なぜ不動産投資で「価格交渉」が重要なのか
価格交渉でもっとも重要な事が2つあります。
メリット・デメリットにつていては、この先で説明していきます。
価格交渉とは?
これが、価格交渉の定義となります。
そして、価格交渉において覚えて頂く言葉が2つあります。
「指値」と「買い上がり」です。
- 株式や商品の売買にあたって、顧客が指定する値段を「指値」と言います
不動産の売買においては、買主が指定する物件の希望購入価格のことを指す - 指値は売出価格より低い価格で提示することが一般的ですが、割安の物件で競争が激化した場合、売出価格より高い価格で購入の意思表示をする事もある=「買い上がり」
例えば、1億円で不動産が売りに出されていたとします。
売値よりも安い、8千万円での購入を伝える事が「指値」となります。
逆に、売出価格よりも不動産の価値が高く、1億円よりも高い値段を付けなければ購入できない場合があります。
その場合、売出価格1億円に対し、1億2千万円での購入意思を伝える事が「買い上がり」となります。
価格交渉をする4つのメリット
- 安く不動産を購入する事が出来ます
- 利益率(利回り)を上げる事が出来ます
修繕にお金がかけられる・入居募集の際に賃料交渉に応じることが容易になります - 出口戦略が有利になります
物件売却時の利益アップ - 金融機関との交渉時に有利になる
購入時はもちろん、次の物件購入時の融資審査に有利
何も言わなければ、行動しなければ、売値のままです。
価格交渉しなければ、不動産は絶対に安くなることはありません。
価格交渉を行い価格が下がれば、利回りが上がりますので、今後賃貸運営していく際に発生する家賃交渉や、賃料の値下げに対応する体力が付いた状態で運営して行くことができます。
利回りが上がることで、金融機関からの融資も受けやすくなります。
また、金融機関からの融資金額も抑えられ、購入した不動産の収益率も上がれば、次の不動産購入時の金融機関審査が有利にな状態にもなり、不動産を買い進めるプラス要素になります。
メリットがあれば、当然デメリットもあります。
次は、デメリットについて説明します。
価格交渉をする4つのデメリット
- その都度売主に確認するため交渉に時間がかかります人気物件の場合
- 人気物件の場合は、買い上がられる可能性があります
- 安く売ることになるため、売主の売却意欲の低下がおこります
- 仲介手数料が減るため、不動産仲介業者のモチベーション低下に繋がります
売出し価格よりも安い価格での購入となりますので、売主へ不動産業者が価格を伝えて、売主は値下げを了承するか判断する事になります。
そのため、売出し価格で購入する場合よりも処理するステップが増えますので、それだけ時間が掛かります。
むやみな指値は避ける!!
価格交渉が可能な物件か見極める
自分の目で物件を見る
- 立地環境 (駅、公園、コンビ二などの商業施設の有無・日当たり等)
- 市場性 (近隣の市町村との比較)
- 建物の状態 (修繕が必要か否か)

**目的 A:**
不動産投資の価格交渉について書かれた本文を、2文にまとめよ。
**目的 B:**
価格交渉の本文のうち、「売値よりも安い、8千万円での購入を伝える事が「指値」となります。」から「進めるプラス要素になります。」までの箇所を、一字も変えずに出力してください。

**提供情報:**
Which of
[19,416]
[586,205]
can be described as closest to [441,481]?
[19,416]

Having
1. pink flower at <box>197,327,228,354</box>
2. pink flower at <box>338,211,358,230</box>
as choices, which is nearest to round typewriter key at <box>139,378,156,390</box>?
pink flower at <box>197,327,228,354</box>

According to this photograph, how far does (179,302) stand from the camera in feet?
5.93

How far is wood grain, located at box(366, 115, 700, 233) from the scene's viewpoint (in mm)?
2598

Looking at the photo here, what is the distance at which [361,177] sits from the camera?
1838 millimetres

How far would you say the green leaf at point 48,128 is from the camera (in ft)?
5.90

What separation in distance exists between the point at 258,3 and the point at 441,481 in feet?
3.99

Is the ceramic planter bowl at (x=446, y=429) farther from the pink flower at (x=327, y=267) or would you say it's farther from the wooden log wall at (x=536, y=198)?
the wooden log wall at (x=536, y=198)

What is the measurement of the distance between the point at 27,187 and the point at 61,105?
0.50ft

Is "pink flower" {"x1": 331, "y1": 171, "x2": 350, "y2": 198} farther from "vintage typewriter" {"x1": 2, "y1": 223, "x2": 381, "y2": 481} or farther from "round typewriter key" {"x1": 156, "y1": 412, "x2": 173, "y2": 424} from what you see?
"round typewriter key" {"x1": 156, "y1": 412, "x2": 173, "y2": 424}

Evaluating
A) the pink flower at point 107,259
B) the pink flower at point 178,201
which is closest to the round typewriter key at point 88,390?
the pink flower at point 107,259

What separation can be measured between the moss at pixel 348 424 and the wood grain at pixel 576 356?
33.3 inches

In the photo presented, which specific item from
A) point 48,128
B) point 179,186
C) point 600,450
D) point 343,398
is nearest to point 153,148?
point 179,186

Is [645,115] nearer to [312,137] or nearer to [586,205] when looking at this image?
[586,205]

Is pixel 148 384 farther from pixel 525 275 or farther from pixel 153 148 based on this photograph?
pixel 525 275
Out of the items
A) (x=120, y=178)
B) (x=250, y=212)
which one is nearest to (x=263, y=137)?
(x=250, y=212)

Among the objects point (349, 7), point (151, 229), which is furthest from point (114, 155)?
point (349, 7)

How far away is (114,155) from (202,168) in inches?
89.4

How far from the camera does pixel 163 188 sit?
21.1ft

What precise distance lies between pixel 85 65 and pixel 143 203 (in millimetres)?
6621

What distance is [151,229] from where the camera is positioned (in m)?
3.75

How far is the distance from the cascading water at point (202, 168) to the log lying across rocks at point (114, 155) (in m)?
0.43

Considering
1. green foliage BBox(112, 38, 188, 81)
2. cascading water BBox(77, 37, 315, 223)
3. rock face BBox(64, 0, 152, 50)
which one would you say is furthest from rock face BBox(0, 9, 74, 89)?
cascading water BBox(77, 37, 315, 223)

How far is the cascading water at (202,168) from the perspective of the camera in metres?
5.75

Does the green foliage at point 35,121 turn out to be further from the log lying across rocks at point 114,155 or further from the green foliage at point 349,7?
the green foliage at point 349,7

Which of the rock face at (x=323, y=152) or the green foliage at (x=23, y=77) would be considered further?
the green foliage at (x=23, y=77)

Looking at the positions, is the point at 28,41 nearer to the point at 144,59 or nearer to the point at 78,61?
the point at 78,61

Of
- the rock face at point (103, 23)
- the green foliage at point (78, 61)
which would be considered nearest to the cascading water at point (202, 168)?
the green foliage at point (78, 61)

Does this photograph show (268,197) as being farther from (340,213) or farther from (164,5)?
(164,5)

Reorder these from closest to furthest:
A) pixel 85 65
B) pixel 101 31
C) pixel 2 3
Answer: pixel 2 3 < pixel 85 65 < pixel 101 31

**結果 A:**
価格交渉には、売出価格より低い希望購入価格を示す「指値」と、売出価格より高い価格で購入の意思を示す「買い上がり」があり、交渉によって安く購入できる、利回りが上がる、出口戦略や金融機関との交渉で有利になるといったメリットがある。一方で、交渉に時間がかかる、人気物件では買い上がられる可能性がある、売主の売却意欲や仲介業者のモチベーションが下がるといったデメリットもあるため、むやみな指値は避け、自分の目で物件を見て価格交渉が可能な物件かを見極めることが求められる。

**結果 B:**
売値よりも安い、8千万円での購入を伝える事が「指値」となります。
逆に、売出価格よりも不動産の価値が高く、1億円よりも高い値段を付けなければ購入できない場合があります。
その場合、売出価格1億円に対し、1億2千万円での購入意思を伝える事が「買い上がり」となります。
価格交渉をする4つのメリット
- 安く不動産を購入する事が出来ます
- 利益率(利回り)を上げる事が出来ます
修繕にお金がかけられる・入居募集の際に賃料交渉に応じることが容易になります - 出口戦略が有利になります
物件売却時の利益アップ - 金融機関との交渉時に有利になる
購入時はもちろん、次の物件購入時の融資審査に有利
何も言わなければ、行動しなければ、売値のままです。
価格交渉しなければ、不動産は絶対に安くなることはありません。
価格交渉を行い価格が下がれば、利回りが上がりますので、今後賃貸運営していく際に発生する家賃交渉や、賃料の値下げに対応する体力が付いた状態で運営して行くことができます。
利回りが上がることで、金融機関からの融資も受けやすくなります。
また、金融機関からの融資金額も抑えられ、購入した不動産の収益率も上がれば、次の不動産購入時の金融機関審査が有利にな状態にもなり、不動産を買い進めるプラス要素になります。